Selected passage.

■ ■ ■

Unfortunately, things aren’t so rosy for Sony’s Remote Play offering. Before I start complaining, though, let’s acknowledge upfront that real-time video game streaming is probably one of, if not the most, difficult tasks you can ask a home router to perform. Unlike normal streaming, there’s no buffer and packets are traveling both directions. One could argue that it’s a great place for superior routers to distinguish themselves. However, we just saw how Steam’s near-perfect take on streaming was essentially router-agnostic. Sony’s appears to be router-agnostic, as well, but in a bad way.
Streaming to the PS Vita was my focus, and its 2.4 GHz-only Wi-Fi connection is immediately suspect. However, there’s also a Remote Play client for Windows, and, in my experience, the issues I’m about to describe apply whether we’re talking about a gigabit Ethernet connection to a PC or the lowly Wi-Fi of the Vita. The problems came in different forms. There were full-on pauses to the stream that lasted for about a second and happened a couple times a minute. I saw inexplicable and progressively worse image quality over time, and good-old-fashioned artifacting like you might see from poor signal quality on satellite or over-the-air digital TV. I witnessed all those problems on all the routers to varying degrees when streaming from my PS4 Pro.
The PS4 Pro sending data to the Blue Cave for consumption by the PS Vita.
Given those issues, I got to troubleshooting. Both my PS4 Pro and Vita were updated to the latest firmware available. The PS4 Pro enjoyed a wired connection to the routers. While troubleshooting, I read that some folks got better Remote Play performance by disabling Wi-Fi power saving on their Vita, so I did that as well. Changing the image quality from 360p with low framerate and 540p with high framerate didn’t make any difference, either. The high-end option was only using about 5 Mbps, well within the bandwidth capabilities of the 2.4 GHz testing we’ve already done for the locations in question. I even fiddled with and turned off all the QoS and security features that I had on for my other tests just in case they were interfering somehow, but it didn’t help. I came to the conclusion that Remote Play just wasn’t as robust as Steam in-home streaming. Maybe Sony’s poor performance has something to do with the power of hardware that’s doing the heavy lifting, or maybe it just needs another software update or two to work out the kinks.
If I had to rank the routers based on Remote Play performance, the rankings wouldn’t be separated by much, but my old RT-AC66AU would be in last place, just beat out by the Blue Cave and Lyra Trio. I’d have to call a tie between Asus’ non-ROG routers without having more hard data to go by. I should note that the Blue Cave is noteworthy in this lineup for being the only router that occasionally caused my Vita to tell me the connection was too slow to use when first initiating Remote Play. However, a couple retries is all it would take to eventually get the Vita to connect. I had high hopes for the Lyra Trio in this test, especially in Ellie’s room where it had the advantage of offering up a 2.4 GHz signal to the Vita from a node just a couple feet away. Sadly, it didn’t seem to make a significant difference.

■ ■ ■

Direction A.
In the passage on Sony's Remote Play, about how much bandwidth did the high-end image quality option use?
The entries that come next are unrelated to the passage about Sony's Remote Play.

Data listing.
■ ■ ■

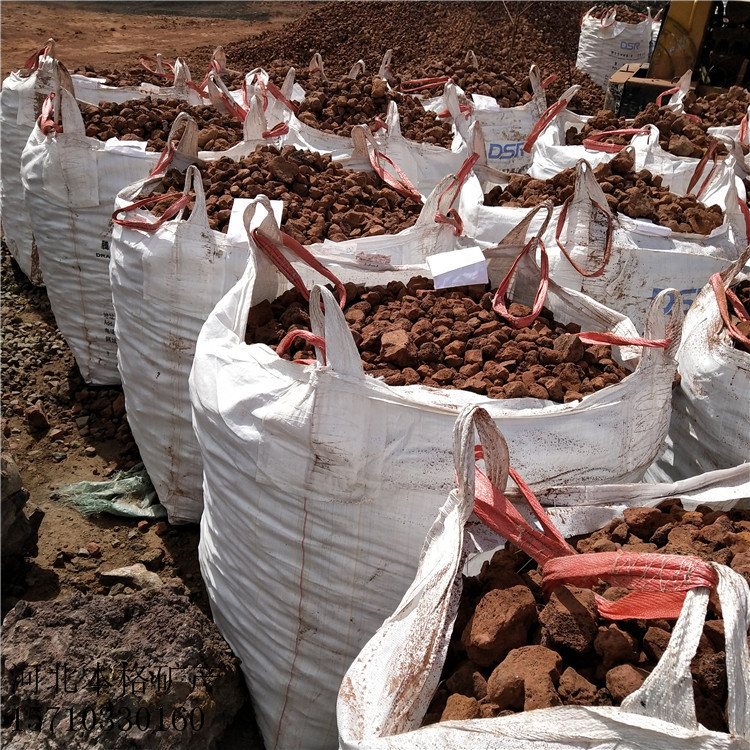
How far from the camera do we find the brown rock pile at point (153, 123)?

■ ■ ■

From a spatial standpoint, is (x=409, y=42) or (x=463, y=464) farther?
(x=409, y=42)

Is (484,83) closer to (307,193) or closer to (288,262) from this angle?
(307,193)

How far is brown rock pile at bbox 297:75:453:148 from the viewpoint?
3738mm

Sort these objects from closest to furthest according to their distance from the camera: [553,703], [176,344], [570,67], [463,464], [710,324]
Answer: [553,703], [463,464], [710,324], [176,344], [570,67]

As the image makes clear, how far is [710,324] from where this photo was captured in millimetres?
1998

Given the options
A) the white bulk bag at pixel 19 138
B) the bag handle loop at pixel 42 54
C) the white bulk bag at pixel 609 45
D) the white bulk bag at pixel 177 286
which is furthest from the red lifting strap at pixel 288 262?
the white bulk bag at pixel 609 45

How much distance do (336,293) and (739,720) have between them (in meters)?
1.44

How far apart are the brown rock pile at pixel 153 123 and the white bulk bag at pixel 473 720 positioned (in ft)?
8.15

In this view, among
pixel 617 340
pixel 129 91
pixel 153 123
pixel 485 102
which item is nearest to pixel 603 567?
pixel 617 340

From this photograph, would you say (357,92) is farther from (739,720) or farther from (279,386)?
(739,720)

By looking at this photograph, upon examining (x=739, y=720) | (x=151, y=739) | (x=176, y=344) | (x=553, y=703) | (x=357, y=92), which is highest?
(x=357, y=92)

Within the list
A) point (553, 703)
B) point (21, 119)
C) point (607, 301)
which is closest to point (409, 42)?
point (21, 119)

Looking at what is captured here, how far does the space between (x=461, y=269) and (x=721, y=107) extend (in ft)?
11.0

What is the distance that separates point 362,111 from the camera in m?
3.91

■ ■ ■

Direction B.
Return each line of the entries that contains the word "white".

Exercise response A.
About 5 Mbps.

Exercise response B.
A) the white bulk bag at pixel 19 138
C) the white bulk bag at pixel 609 45
D) the white bulk bag at pixel 177 286
the white bulk bag at pixel 609 45
How far apart are the brown rock pile at pixel 153 123 and the white bulk bag at pixel 473 720 positioned (in ft)?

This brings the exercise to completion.